■ TASK DESCRIPTION ■
Extract every line of the data below that contains the word "leaf".

■ EXCERPTED RECORDS ■

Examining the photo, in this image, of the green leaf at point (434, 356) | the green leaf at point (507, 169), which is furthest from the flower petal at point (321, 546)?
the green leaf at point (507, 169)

--

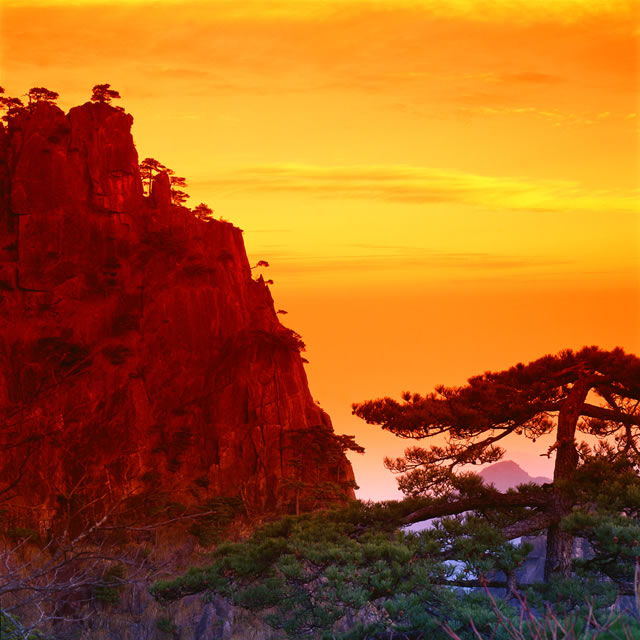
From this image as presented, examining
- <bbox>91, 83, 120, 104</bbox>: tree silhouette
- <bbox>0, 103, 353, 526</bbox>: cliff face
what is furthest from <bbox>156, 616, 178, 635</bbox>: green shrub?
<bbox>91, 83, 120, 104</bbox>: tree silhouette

■ IN RESPONSE ■
Examining the photo, in this image, of the green leaf at point (434, 356) | the green leaf at point (507, 169), which is furthest from the flower petal at point (321, 546)?
the green leaf at point (507, 169)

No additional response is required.